Dobbiamo chiederci: chi è il manager che rappresentiamo? In cosa lo dobbiamo tutelare meglio? E in cos’altro lo possiamo invece valorizzare? Quali strumenti, quali leve?
Lo sguardo deve essere spalancato su ciò che ci circonda e accade intorno a noi. Non possiamo focalizzarci sull’obiettivo del rinnovo perdendo di vista il quadro economico e sociale, l’andamento del mercato del lavoro o, piuttosto, le circostanze emergenziali che possono verificarsi. Né possiamo esimerci dal considerare gli effetti che il contratto genererà: significa leggere l’impianto contrattuale alla luce di tempi ed esigenze future, sapendo che da esso dipenderà anche la possibilità di aumentare il numero dei nostri iscritti.
Per un contratto che possa resistere ai cambiamenti dovremo:
- stabilire la centralità della parte variabile della retribuzione, cruciale in un periodo storico altalenante in cui risultati e obiettivi sono volubili, senza perdere di vista l’adeguatezza del trattamento nel suo complesso;
- rafforzare il modello gestionale degli enti bilaterali;
- difendere tutte le tutele legali del manager, a partire dalla responsabilità ex art. 15;
- inserire un capitolo forte sulla formazione manageriale, da interpretare quale diritto soggettivo del manager;
- aumentare l’impegno in favore della parità di genere nel contratto e nella prassi aziendale;
- porre le condizioni per uno sviluppo ulteriore extra-contrattuale di benefici e tutele di welfare;
- far conoscere il contratto, rendendo le aziende e i dirigenti protagonisti diretti di regole e tutele;
- introdurre formule associative più vincolanti al fine di supportare le campagne di iscrizione a Federmanager ;
- utilizzare la leva dell’accreditamento istituzionale per ottenere misure fiscali di favore che agevolino il miglioramento delle risorse che affluiscono nei nostri fondi bilaterali di welfare.
Managerializzare l’impresa
Precondizione per il successo a lungo termine, perché da esso dipendono la capillarità del contratto, la diffusione della nostra presenza nei territori, lo sviluppo associativo.
L’impresa che investe in competenze di alto profilo ottiene performance migliori e resta competitiva sul mercato con un orizzonte di lungo termine.
Negli ultimi mesi, complice un Governo che ha riposizionato al centro il valore del merito e della competenza, si torna ad affermare pubblicamente la necessità di dotarsi di metodo e capacità manageriali, a tutti i livelli.
Il tema della governance è diventato ancor più sensibile alla luce dell’orizzonte 2026 del PNRR: pianificazione, programmazione e attuazione sono attitudini di ogni manager.
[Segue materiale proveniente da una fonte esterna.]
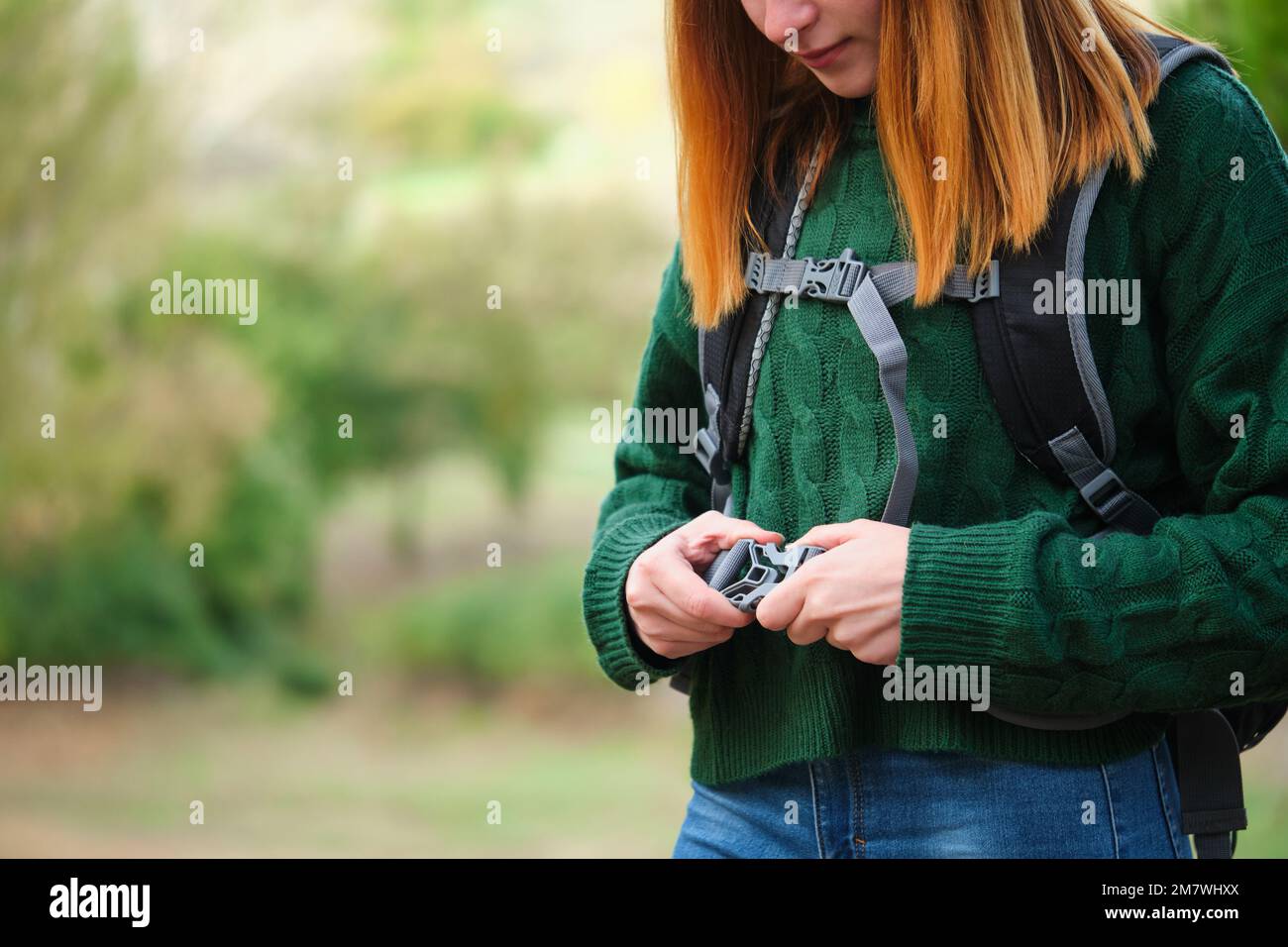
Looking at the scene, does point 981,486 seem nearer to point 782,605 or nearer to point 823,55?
point 782,605

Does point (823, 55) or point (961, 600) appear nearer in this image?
point (961, 600)

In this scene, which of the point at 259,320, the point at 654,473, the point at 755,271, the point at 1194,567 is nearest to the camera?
the point at 1194,567

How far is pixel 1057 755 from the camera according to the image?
1.12m

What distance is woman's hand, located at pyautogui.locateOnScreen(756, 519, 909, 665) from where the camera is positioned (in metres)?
1.06

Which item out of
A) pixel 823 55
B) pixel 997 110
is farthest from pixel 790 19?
pixel 997 110

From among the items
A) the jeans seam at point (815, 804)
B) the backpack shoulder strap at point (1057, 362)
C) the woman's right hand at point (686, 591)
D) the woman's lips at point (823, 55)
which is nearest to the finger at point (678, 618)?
the woman's right hand at point (686, 591)

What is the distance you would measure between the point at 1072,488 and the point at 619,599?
42cm

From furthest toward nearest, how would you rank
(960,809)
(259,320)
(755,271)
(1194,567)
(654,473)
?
1. (259,320)
2. (654,473)
3. (755,271)
4. (960,809)
5. (1194,567)

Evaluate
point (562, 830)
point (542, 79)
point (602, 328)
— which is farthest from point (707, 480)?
point (542, 79)

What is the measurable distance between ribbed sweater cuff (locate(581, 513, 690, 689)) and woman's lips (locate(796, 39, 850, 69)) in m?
0.43

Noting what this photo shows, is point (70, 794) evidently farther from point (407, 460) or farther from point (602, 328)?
point (602, 328)

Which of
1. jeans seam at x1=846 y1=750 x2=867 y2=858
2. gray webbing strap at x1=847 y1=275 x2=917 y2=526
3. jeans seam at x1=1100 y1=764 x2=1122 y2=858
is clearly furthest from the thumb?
jeans seam at x1=1100 y1=764 x2=1122 y2=858

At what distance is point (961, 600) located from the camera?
1.04 meters

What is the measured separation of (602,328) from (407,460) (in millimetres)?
940
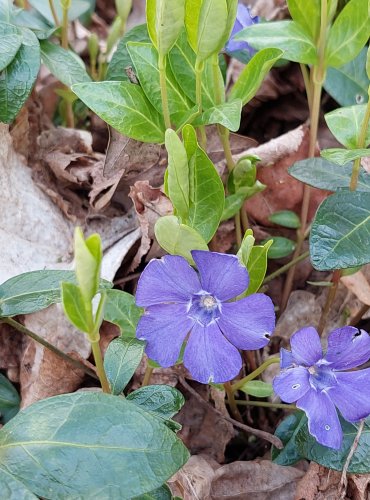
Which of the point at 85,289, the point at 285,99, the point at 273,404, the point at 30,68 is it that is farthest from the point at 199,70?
the point at 285,99

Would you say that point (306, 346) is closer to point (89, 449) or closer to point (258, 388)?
point (258, 388)

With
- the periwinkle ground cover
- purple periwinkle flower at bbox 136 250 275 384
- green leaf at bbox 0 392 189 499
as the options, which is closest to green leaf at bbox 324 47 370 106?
the periwinkle ground cover

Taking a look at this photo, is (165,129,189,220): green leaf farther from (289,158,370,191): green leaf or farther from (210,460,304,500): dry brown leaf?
(210,460,304,500): dry brown leaf

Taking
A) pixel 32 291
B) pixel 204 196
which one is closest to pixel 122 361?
pixel 32 291

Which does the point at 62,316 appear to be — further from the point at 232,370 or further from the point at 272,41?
the point at 272,41

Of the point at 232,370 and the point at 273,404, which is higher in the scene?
the point at 232,370

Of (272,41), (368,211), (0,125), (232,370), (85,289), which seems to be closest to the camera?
(85,289)
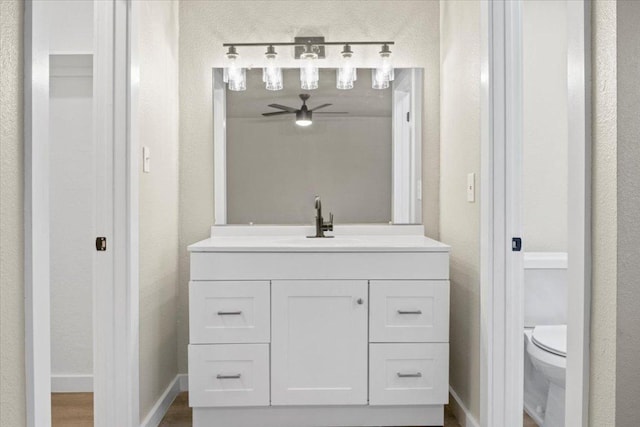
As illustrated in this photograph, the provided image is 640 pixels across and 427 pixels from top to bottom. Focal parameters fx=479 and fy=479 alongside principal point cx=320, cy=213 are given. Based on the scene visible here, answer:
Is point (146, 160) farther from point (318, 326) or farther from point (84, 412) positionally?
point (84, 412)

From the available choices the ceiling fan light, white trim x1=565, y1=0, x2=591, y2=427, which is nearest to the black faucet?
the ceiling fan light

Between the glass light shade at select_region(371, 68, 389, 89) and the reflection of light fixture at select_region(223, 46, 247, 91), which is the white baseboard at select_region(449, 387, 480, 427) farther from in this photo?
the reflection of light fixture at select_region(223, 46, 247, 91)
Servono manager soprattutto per le Pmi, che rappresentano il 98% della nostra manifattura. Un tema innanzitutto culturale che si realizza nei fatti, si fa forte dell’esperienza, ha bisogno di esempi e strumenti operativi che aiutano a comprenderne l’attualità e a innovarla.
Per managerializzare l’impresa, dovremo:
- investire nell’azione dei territori e sulle filiere, tramite le Associazioni territoriali;
- siglare partnership trasversali per settori produttivi;
- sviluppare la figura del temporary manager a diversi gradi di specializzazione;
- riprodurre esperienze simili a quella avviata nell’ambito dei Digital Innovation Hub, creando ecosistemi di accelerazione basati sull’apporto del know-how manageriale;
- costruire reti di innovazione e di scambio di competenze in linea con le priorità individuate dal PNR, a partire dalla transizione verde e da quella digitale;
- finanziare percorsi di autoimprenditorialità per avviare manager alla gestione d’impresa;
- utilizzare la leva dell’accreditamento istituzionale per promuovere misure fiscali di favore per agevolare l’assunzione di manager da parte degli imprenditori.
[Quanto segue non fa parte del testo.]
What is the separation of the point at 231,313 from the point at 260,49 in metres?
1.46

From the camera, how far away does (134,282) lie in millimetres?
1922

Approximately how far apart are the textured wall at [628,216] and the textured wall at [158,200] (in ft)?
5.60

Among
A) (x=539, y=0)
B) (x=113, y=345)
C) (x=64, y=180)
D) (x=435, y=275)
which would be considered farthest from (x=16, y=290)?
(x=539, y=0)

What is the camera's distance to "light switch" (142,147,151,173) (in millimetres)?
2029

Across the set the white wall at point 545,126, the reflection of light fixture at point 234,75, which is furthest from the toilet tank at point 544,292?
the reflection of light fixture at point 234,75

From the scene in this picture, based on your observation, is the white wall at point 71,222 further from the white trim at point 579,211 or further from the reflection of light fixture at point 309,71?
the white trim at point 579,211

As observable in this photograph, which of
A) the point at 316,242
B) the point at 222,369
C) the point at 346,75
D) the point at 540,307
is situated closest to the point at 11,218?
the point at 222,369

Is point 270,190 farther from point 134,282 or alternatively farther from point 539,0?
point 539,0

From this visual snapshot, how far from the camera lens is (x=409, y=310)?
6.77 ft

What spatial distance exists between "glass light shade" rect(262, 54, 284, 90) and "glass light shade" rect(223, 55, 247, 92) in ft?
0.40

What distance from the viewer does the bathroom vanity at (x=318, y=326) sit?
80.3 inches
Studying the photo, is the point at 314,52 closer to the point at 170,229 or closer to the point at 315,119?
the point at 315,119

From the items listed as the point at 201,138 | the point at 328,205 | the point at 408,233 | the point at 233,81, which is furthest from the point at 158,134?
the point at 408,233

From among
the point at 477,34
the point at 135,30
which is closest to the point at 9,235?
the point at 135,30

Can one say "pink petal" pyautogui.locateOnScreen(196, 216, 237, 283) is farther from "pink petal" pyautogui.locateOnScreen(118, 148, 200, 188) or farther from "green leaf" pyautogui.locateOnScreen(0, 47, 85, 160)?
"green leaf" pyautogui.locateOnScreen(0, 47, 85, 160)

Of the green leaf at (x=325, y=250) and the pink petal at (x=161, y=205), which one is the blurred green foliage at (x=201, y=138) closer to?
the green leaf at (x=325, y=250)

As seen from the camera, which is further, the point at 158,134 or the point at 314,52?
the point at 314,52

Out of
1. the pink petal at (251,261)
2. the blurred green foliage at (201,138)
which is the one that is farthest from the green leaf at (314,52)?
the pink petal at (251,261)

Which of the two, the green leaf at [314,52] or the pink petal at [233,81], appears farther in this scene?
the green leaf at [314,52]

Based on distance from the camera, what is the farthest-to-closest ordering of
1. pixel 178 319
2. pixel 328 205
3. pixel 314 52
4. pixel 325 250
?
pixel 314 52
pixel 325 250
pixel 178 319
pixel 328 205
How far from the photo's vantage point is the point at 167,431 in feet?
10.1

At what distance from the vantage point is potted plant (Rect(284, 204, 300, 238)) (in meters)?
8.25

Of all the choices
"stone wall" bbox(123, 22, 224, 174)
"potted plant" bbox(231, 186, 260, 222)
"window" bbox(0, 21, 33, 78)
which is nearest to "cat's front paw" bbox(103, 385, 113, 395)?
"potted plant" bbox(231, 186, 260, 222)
Politiche attive del lavoro
La vera protezione del lavoro manageriale non può ridursi a difendere il collega dal licenziamento, bensì esige che gli sia offerta la concreta possibilità di trovare subito un nuovo lavoro.
Per vincere questa scommessa su scala nazionale, c’è bisogno di un intervento pubblico serio e programmatico. Sulla riorganizzazione dell’intero sistema di politiche attive continueremo a incidere nel dibattito istituzionale e a fornire le proposte ai decisori pubblici affinché sia adottato un piano nazionale che affronti questa sfida.
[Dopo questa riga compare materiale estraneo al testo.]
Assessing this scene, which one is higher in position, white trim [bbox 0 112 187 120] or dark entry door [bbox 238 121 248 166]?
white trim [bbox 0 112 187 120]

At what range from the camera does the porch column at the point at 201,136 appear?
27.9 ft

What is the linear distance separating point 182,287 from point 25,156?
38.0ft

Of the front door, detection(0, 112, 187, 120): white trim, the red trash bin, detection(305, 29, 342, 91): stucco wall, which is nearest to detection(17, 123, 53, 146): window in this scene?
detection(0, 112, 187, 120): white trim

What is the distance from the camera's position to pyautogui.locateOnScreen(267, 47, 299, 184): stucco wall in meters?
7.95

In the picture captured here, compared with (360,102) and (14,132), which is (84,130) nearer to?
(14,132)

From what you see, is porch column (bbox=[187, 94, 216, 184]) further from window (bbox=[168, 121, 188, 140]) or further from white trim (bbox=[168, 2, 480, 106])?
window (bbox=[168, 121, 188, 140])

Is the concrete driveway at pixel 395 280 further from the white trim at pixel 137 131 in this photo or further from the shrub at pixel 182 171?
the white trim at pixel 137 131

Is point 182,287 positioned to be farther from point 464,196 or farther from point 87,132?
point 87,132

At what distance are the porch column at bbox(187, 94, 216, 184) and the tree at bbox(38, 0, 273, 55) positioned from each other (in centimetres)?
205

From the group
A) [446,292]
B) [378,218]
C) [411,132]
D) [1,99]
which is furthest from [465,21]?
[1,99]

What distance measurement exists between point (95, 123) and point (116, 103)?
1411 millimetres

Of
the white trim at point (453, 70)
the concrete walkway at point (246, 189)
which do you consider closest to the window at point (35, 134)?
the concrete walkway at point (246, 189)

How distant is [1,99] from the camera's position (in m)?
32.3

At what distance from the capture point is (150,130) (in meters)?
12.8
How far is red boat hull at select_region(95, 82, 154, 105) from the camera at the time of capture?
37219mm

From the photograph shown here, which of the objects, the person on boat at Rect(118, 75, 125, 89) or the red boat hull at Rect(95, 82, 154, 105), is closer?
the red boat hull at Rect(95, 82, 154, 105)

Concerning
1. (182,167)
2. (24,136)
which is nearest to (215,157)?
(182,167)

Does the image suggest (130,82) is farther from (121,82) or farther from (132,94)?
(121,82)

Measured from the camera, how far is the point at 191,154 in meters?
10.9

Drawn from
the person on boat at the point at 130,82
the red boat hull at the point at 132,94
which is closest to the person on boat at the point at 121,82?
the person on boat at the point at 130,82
Ciò che possiamo fare in maniera autonoma è già stato ben impostato: sono operativi gli interventi di placement che vengono in soccorso di chi sta affrontando un periodo di interruzione lavorativa mentre è al nastro di partenza il più grande progetto pluriennale di sostegno al management. Parliamo di un finanziamento eccezionale che è strutturato su due pilastri: l’assessment dei fabbisogni aziendali da un lato, la ricerca e selezione dei manager in cerca di occupazione, dall’altro.
Abbiamo creato enti bilaterali dedicati alle politiche attive del lavoro in un momento in cui era impossibile anche solo immaginare la situazione attuale. L’impegno per i prossimi dieci anni è quello di consolidare questo intervento, renderlo flessibile per rispondere alle prossime incognite e, soprattutto, finanziarlo ancora. Un sistema strutturato in cui Federmanager, Confindustria e Confapi sostengono iniziative che avvicinano la domanda e l’offerta di competenze manageriali.
Se questa missione si intitola “Lavoro, lavoro, lavoro”, occuparci di politiche attive è la nostra risposta a chi si rifugia ancora in logiche assistenziali e passive.
Non solo supporto immediato a chi ne ha bisogno, ma anche interventi strutturali che aiutino a prevenire la fuoriuscita dal mercato, “ascoltando” le esigenze del tessuto produttivo e riallineando le competenze dei manager.
Formazione
Di recente, abbiamo chiesto ai manager iscritti cosa ritenessero “più urgente” per risollevarci dalle difficoltà attuali: le risposte spaziavano dalla crescita economica alla sostenibilità, fino alla necessità di istituzioni più forti e dinamiche. Per uscire dalla crisi, il primo strumento individuato dai rispondenti è stato “l’accesso a un’istruzione di qualità”. Sintomo di un’attenzione particolare al nesso tra formazione e crescita.
Molto dobbiamo fare per il riconoscimento del lifelong learning come elemento ineludibile per lo sviluppo individuale e collettivo.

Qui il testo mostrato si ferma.